By GLM, including statistical adjustments for the effects of sex and age on HIV-1 VL, only B*57 (favorable) and B*5802 (unfavorable) were associated with log10 HIV-1 VL in both SPs and SCs (p≤0.05) ( ). Six additional associations were seen only in SPs: unfavorable for A*36, B*45, and DRB1*0102 (p = 0.004, 0.010, and 0.002, respectively) and favorable for B*8101, Cw*18, and A*30+Cw*03 (p = 0.025, <0.0001, and 0.034, respectively). In addition, A*29 and A*74 were favorable only in SCs (p = 0.015 and <0.001, respectively).

Biologically and epidemiologically meaningful differences (0.30 log10) in VL were observed for only three most favorable HLA alleles (A*29, A*74, and B*57) in SCs, their regression beta estimates ranged from −0.42±0.17 to −0.62±0.20 log10 ( ). However, in SPs the respective estimates diminished by at least 0.30 log10 (a two-fold difference). Although strong LD between B*57 and Cw*18 (r = 0.74 and 0.77 in SPs and SCs, respectively, p<1×10−16 for both) would have predicted similar impact of these two alleles in both patient groups, the impact of B*57 appeared stronger in SCs. B*13 (all B*1302 in this cohort) was clearly favorable in SCs (−0.78±0.33 log10, p = 0.02), but its effect vanished in SPs (0.03±0.16 log10, p = 0.86).

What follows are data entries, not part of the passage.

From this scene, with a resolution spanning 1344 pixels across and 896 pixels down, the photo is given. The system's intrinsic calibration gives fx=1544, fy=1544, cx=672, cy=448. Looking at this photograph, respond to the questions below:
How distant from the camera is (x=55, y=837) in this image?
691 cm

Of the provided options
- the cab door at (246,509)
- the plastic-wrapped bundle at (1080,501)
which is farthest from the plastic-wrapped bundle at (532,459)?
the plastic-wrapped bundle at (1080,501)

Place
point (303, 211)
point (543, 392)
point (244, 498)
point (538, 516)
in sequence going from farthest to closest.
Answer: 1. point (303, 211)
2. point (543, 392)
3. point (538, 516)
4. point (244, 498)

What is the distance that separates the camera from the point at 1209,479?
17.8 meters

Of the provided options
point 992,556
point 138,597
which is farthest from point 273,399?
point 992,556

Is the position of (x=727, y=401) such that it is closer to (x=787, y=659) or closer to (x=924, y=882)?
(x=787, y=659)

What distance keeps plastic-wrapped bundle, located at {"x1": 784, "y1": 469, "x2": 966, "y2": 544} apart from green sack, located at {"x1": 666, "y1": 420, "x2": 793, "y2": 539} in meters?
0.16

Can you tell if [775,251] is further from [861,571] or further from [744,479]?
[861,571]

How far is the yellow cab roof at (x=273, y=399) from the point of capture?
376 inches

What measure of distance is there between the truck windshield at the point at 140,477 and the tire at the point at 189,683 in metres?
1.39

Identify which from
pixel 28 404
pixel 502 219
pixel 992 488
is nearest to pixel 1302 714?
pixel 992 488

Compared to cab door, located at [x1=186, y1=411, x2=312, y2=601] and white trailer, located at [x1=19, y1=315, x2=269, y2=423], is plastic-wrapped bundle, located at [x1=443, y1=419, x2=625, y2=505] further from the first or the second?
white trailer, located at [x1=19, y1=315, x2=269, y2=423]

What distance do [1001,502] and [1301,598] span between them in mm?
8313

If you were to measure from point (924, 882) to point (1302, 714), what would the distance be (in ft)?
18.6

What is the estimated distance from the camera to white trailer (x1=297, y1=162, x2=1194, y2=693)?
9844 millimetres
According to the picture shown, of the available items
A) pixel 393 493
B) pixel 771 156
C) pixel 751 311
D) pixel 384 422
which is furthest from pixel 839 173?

The effect sizes of the unfavorable A*36 and B*5802 varied little between SPs and SCs. For B*45 and DRB1*0102, the unfavorable effect observed in SPs was absent in SCs ( ). Again, the same analytic approach did not confirm or imply the involvement of other HLA alleles of major interest () [[28], [35], [41], [42].

Multivariable Analyses of HLA Variants and log10 VL

In a reduced multivariable model for SPs, A*36 and DRB1*0102 continued to show unfavorable association with VL (+0.25 and +0.38 log10, respectively, p<0.01 for both) ( ), while at least five HLA alleles and one HLA combination were retained as additional cofactors (adjusted p<0.05 for all) ( ). Based on their respective effect sizes (adjusted beta estimates), B*57, B*8101, and A*30+Cw*03 had similarly favorable impact on VL (∼−0.30 log10), and A*74 showed more modest impact (−0.20±0.08 log10). Cw*18 could replace B*57 and B*8101 as an independent factor (p<0.0001), but the association of B*57 and B*8101 was no longer statistically significant when the three variants were forced into the same model (results not shown).

Table 5

Multifactorial influences on log10 viral load (VL) in HIV-1 seroprevalent Zambians (SPs) and seroconverters (SCs).

	Reduced model 1: 563 SPs			Reduced model 2: 221 SCs
Covariates	No. of subjects	β ± SE	p	No. of subjects	β ± SE	p
Sex  =  F	275	−0.53±0.06	<0.0001	131	−0.41±0.11	<0.001
Age ≥40 yrs	108	−0.08±0.08	0.344	30	0.36±0.15	0.020
A*36	63	0.25±0.10	0.009
A*74	86	−0.20±0.08	0.017	22	−0.59±0.17	<0.001
B*13				6	−0.92±0.32	0.004
B*57	75	−0.30±0.09	0.001	18	−0.60±0.19	0.002
B*8101	39	−0.28±0.12	0.019
Cw*18	90	−0.39±0.08	<0.0001	21	−0.37±0.18	0.041
A*30+Cw*03	29	−0.32±0.14	0.020	13	−0.47±0.23	0.045
DRB1*0102	39	0.38±0.12	0.002

The parameter estimates (mean beta and standard error, SE) are adjusted for all factors retained in each model. Because of strong LD (see text), B*57 and Cw*18 (in bold) are entered into separate models for both SPs and SCs.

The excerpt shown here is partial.